In a sizable and strongly worded concurrence, Justice Thomas agreed that the Fifth Circuit did not apply strict scrutiny but also argued that the Court should have overruled Grutter v. Bollinger, where the Court offered its fullest statement about educational diversity. Justice Thomas’s concurrence is framed in large part as a series of comparisons between arguments made by segregationists and arguments made by proponents of what he calls “race discrimination” in admissions, among which is the following:
Slaveholders argued that slavery was a “positive good” that civilized blacks and elevated them in every dimension of life. See, e.g., Calhoun, Speech in the U. S. Senate, 1837, in P. Finkelman, Defending Slavery 54, 58–59 (2003) (“Never before has the black race of Central Africa, from the dawn of history to the present day, attained a condition so civilized and so improved, not only physically, but morally and intellectually. . . . [T]he relation now existing in the slaveholding States between the two [races], is, instead of an evil, a good—a positive good”); Harper, Memoir on Slavery, in The Ideology of Slavery 78, 115–116 (D. Faust ed. 1981) (“Slavery, as it is said in an eloquent article published in a Southern periodical work . . . ‘has done more to elevate a degraded race in the scale of humanity; to tame the savage; to civilize the barbarous; to soften the ferocious; to enlighten the ignorant, and to spread the blessings of [C]hristianity among the heathen, than all the missionaries that philanthropy and religion have ever sent forth’”); Hammond, The Mudsill Speech, 1858, in Defending Slavery, supra, at 80, 87 (“They are elevated from the condition in which God first created them, by being made our slaves”) . . . .

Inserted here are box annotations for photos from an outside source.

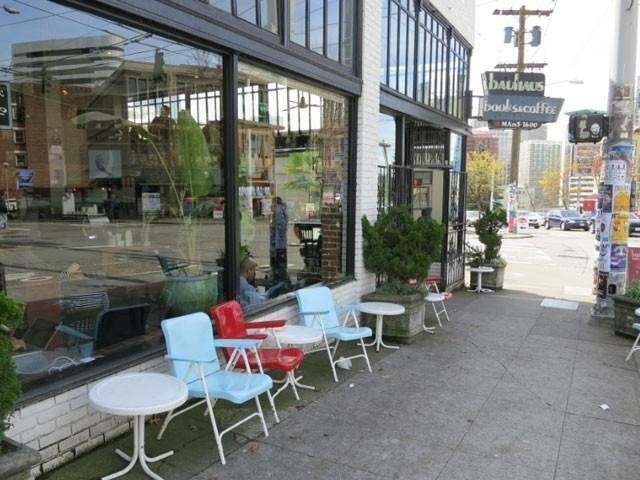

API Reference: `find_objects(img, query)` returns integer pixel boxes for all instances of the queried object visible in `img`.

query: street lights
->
[0,6,19,14]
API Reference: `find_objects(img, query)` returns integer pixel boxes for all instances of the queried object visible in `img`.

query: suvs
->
[6,197,18,211]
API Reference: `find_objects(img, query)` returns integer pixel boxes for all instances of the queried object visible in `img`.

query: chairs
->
[209,300,304,423]
[423,278,450,327]
[294,286,372,382]
[157,311,280,465]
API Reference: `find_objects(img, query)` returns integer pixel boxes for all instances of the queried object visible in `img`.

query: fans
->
[283,97,320,111]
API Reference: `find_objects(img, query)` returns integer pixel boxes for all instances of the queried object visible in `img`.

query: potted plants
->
[69,109,225,318]
[466,201,509,290]
[1,283,41,478]
[612,279,640,339]
[361,209,448,344]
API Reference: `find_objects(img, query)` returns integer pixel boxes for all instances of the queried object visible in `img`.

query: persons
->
[53,256,109,339]
[239,258,263,304]
[270,197,288,284]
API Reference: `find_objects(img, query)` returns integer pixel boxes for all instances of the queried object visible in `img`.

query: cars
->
[544,210,590,231]
[599,212,640,236]
[514,210,542,229]
[466,211,486,227]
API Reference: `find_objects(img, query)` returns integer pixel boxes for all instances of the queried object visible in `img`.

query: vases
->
[0,435,41,480]
[465,263,506,291]
[159,272,218,316]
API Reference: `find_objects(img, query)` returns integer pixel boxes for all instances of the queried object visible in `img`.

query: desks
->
[356,302,405,352]
[88,372,188,480]
[467,268,495,293]
[260,324,323,400]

Following in these inauspicious footsteps, the University would have us believe that its discrimination is likewise benign. I think the lesson of history is clear enough: Racial discrimination is never benign. “‘[B]enign’ carries with it no independent meaning, but reflects only acceptance of the current generation’s conclusion that a politically acceptable burden, imposed on particular citizens on the basis of race, is reasonable.” See Metro Broadcasting, 497 U. S., at 610 (O’Connor, J., dissenting). It is for this reason that the Court has repeatedly held that strict scrutiny applies to all racial classifications, regardless of whether the government has benevolent motives. See, e.g., Johnson, 543 U. S., at 505 (“We have insisted on strict scrutiny in every context, even for so-called ‘benign’ racial classifications”); Adarand, 515 U. S., at 227 (“[A]ll racial classifications, imposed by whatever federal, state,or local governmental actor, must be analyzed by a reviewing court under strict scrutiny”); J. A. Croson, 488 U. S., at 500 (“Racial classifications are suspect, and that means that simple legislative assurances of good intention cannot suffice”). The University’s professed good intentions cannot excuse its outright racial discrimination any more than such intentions justified the now denounced arguments of slaveholders and segregationists.